TASK TO CARRY OUT ▸
Extend the column on Gene Autry's life below, picking up after its final sentence about the Columbia Records contract.

EXTRACT ▸
<<<<

Columnists
Texas History Minute -- Autry
By Ken Bridges
Sep 3, 2024
Print this page
Email this article

He was called "America’s Favorite Cowboy" and the "Singing Cowboy." Though he was not the first western star of either movies or music, Texas native Gene Autry became a favorite across the nation from the 1930s through the 1950s. He became so popular that a host of communities across North Texas and southern Oklahoma scrambled to proclaim themselves his hometown. Autry’s heartwarming songs and movies became a staple for generations of Americans and helped craft the image of how Americans see the Old West.

Orvon Grover Autry was born outside Tioga in Grayson County in 1907.  His grandfather was a Methodist preacher, and his parents were ranchers.  They would all have a profound impact on his outlook on life.  The family moved several times, eventually ending up owning a ranch in southern Oklahoma.

He graduated high school in 1925 and took a job as a telegraph operator.  He had an opportunity to play minor league baseball, but he declined and took up music instead.  He often practiced guitar and singing while manning his telegraph station late at night, a move that eventually cost him his job.  In 1928, he traveled to New York to audition for a record label.  He failed.  He returned to Oklahoma and picked up a job singing on a Tulsa radio station.  By the next year, Columbia Records signed him to a contract.

>>>>

GIVEN DATA ▸
<<<<

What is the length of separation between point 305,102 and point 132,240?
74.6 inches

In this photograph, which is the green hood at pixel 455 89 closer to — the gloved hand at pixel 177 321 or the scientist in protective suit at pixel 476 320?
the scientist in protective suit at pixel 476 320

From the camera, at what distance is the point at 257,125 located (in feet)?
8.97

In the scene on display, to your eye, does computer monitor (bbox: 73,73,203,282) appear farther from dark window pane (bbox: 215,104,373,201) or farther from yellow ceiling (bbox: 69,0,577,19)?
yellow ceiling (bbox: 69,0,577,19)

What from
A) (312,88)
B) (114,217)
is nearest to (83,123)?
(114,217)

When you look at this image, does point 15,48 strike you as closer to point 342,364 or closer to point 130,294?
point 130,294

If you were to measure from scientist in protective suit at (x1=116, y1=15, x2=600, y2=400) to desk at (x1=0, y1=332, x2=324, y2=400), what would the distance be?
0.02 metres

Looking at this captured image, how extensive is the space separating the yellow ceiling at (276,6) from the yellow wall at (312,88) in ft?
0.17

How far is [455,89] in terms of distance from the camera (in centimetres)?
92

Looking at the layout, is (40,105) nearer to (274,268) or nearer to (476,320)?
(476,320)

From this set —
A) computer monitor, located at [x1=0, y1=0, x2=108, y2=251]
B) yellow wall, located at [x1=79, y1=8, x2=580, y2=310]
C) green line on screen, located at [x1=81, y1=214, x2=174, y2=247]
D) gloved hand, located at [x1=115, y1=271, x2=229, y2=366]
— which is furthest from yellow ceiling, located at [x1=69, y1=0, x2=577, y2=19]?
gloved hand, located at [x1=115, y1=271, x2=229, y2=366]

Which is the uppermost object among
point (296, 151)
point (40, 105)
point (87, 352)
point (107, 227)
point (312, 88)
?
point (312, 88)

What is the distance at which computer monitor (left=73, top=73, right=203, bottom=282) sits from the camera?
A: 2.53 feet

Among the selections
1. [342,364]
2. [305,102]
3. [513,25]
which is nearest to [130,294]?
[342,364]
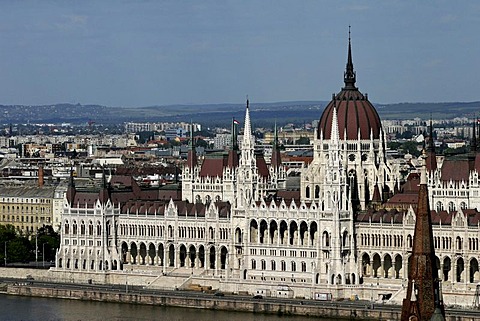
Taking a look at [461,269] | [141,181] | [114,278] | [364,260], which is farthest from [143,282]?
[141,181]

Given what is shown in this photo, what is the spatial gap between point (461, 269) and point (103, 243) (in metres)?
31.6

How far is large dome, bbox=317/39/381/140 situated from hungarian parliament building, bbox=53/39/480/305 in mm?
94

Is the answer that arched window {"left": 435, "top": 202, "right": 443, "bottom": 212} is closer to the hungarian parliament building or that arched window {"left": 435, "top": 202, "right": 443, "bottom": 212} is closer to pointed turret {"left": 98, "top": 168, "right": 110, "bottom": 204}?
the hungarian parliament building

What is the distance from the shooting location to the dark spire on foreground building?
2275 inches

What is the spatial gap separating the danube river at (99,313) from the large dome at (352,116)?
61.8ft

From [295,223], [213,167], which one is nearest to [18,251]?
[213,167]

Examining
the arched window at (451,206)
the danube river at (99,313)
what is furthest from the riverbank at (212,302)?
the arched window at (451,206)

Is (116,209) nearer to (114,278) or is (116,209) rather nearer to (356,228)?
(114,278)

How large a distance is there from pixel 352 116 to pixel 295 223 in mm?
9821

>>>>

TASK OUTPUT ▸
Autry recorded 640 songs and wrote more than 300.  Ultimately, more than 100 million copies of his albums were sold.  He appeared in his first movie, In Old Santa Fe, in 1934.  He would appear in more than ninety films, usually portraying a light-hearted singing cowboy.   From 1936 to 1942, he was the top western actor in the country.  Autry co-wrote "Back in the Saddle Again” with Ray Whitley in 1939.  It immediately became a hit, and Autry performed it for the rest of his career.  This followed with a popular radio program, Gene Autry’s Melody Ranch, which ran from 1940 to 1943 and from 1945 to 1956.  He was nominated for an Academy Award in 1942 for Best Original Song for the 1941 melody “Ridin’ on a Rainbow” from the film of the same name.
In 1941, the small community of Berwyn, Oklahoma, renamed itself Gene Autry in honor of the star who had spent some of his formative years in nearby communities.  Autry performed his radio show for the community at the dedication in appreciation for the honor.

Autry prided himself on his patriotism.  In 1942, during World War II, and at the height of his fame, Autry decided he needed to do his part for his country at war.  He enlisted in the U. S. Army Air Force, eventually becoming a C-109 transport pilot.  He rose to the rank of tech sergeant and flew many difficult missions through the Himalayas to deliver supplies to allied Chinese troops fighting Japan.

As World War II came to a close, he began recording a string of his most iconic songs, popular decades later.  In 1945, he released “Don’t Fence Me In” and released “Here Comes Santa Claus” in 1948.  One of his most popular songs was his rendition of “Rudolph the Red-Nosed Reindeer.”  Autry initially declined to record it, but his wife convinced him otherwise, believing that children would enjoy it.  The song shot up to the top position on the charts for the 1949 Christmas season.  His Christmas songs were so popular that they are inescapable part of the season even decades later.

In 1950, his radio show was adapted to TV as The Gene Autry Show, which ran until 1956 on CBS.  After the early 1960s, he largely retired from performing to concentrate on his business interests.  He owned several radio stations and bred horses for rodeos.  In 1963, he bought Los Angeles television station KTLA for $12 million.  He sold it for $245 million in 1982.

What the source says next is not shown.